Transmute Verifiable Data Platform (VDP) uses Decentralized Identifiers to digitally “sign” trade documents for automatic and traceable persistence. DIDs mean you always know where a piece of data came from — who it came from — which solves the first problem.
Our product also leverages Linked Data (JSON-LD) to both codify the linkages across data types and documentation, and also to surface trends and relationships for interpretation or consideration. Making sure machines can read and understand your data is the first and most critical step towards unlocking actionable business insights that automatically tune with time.
This Linked Data aspect enables documents from multiple issuers to be automatically incorporated into a knowledge graph by matching URIs (Uniform Resource Identifiers) contained within the files.
Everyone in the ecosystem benefits. For example, knowledge graphs enable manufacturers to answer questions about costs and resilience, such as how many suppliers do we have in a certain country or region and what are the cost and delivery-time trends across certain types of suppliers, or where are the weakest “links” and strongest dependencies within our supply network? Customs authorities, like the US Customs and Border Protection (CBP), on the other hand want to clear imported goods as efficiently as possible so they can focus on enforcement in problem areas. Incoming import credentials that are built with Linked Data allow them to more rapidly spot anomalies for further investigation.

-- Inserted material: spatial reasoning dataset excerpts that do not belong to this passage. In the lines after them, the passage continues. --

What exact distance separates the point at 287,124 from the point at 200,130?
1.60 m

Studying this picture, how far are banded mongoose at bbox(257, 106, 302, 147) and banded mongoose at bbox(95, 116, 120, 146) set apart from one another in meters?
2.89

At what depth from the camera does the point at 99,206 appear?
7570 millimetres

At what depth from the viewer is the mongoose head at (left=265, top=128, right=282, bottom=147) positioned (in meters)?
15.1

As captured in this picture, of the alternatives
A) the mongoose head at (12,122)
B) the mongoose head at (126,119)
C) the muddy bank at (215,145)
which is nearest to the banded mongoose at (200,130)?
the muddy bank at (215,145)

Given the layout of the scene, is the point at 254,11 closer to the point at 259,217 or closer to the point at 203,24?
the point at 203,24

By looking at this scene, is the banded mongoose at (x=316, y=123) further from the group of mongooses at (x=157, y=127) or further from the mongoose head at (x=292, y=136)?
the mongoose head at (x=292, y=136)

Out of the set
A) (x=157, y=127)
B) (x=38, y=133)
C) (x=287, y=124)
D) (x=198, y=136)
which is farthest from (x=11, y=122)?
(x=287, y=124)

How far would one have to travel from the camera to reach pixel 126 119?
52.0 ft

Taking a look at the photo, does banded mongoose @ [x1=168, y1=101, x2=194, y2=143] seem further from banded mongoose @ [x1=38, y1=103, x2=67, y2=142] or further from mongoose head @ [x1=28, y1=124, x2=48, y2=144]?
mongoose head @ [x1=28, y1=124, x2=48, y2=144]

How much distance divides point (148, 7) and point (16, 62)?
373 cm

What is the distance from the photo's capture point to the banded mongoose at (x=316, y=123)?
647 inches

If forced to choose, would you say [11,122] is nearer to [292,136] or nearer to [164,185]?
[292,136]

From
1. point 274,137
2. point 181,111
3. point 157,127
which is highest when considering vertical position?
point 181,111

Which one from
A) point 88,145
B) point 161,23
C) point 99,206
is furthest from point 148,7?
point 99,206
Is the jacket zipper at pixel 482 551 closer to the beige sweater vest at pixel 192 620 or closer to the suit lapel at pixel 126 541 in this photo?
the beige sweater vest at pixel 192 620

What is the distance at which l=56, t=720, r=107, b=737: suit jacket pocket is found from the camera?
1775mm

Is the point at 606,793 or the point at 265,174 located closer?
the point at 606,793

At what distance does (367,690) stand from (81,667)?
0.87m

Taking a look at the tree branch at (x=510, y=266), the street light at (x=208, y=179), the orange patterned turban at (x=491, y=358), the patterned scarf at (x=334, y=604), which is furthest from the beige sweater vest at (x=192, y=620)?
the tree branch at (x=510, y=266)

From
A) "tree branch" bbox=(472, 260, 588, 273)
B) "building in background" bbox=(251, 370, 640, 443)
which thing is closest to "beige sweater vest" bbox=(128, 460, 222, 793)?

One of the advantages of Verifiable Credentials in a commercial context is the ability to enable ecosystem collaboration while protecting participants’ confidentiality and Intellectual Property, for example via selective disclosure. How does this fit with the Knowledge Graph concept?
The kind of information that’s available on a product should depend on who you are, for example whether you’re CBP or the end buyer. Using Decentralized Identifiers and Verifiable Credentials means our customers can provision access more granularly to different stakeholders. For example, if one party possesses ten documents, their knowledge graph will include the data from all ten documents, but if they only need to submit six of these to another party, say a regulator or an end customer, that party’s knowledge graph will only include data from these six documents.
Data minimization is a compelling commercial proposition that enables customers to only take liability for the data they need to perform the task at hand.
We have many of the same values as the Self Sovereign Identity community, but applied to businesses rather than individuals. What you get is a view of your information ecosystem that’s private to you.
How do verifiable data and Linked Data relate to AI and machine learning?
Everyone wants to use AI/ML on their data, but the quality of the output depends on the quality of the inputs. Having high-integrity data structured and connected to sufficient context to enable an AI or any other machine to interpret it is game-changing — we’re still discovering new uses of this data.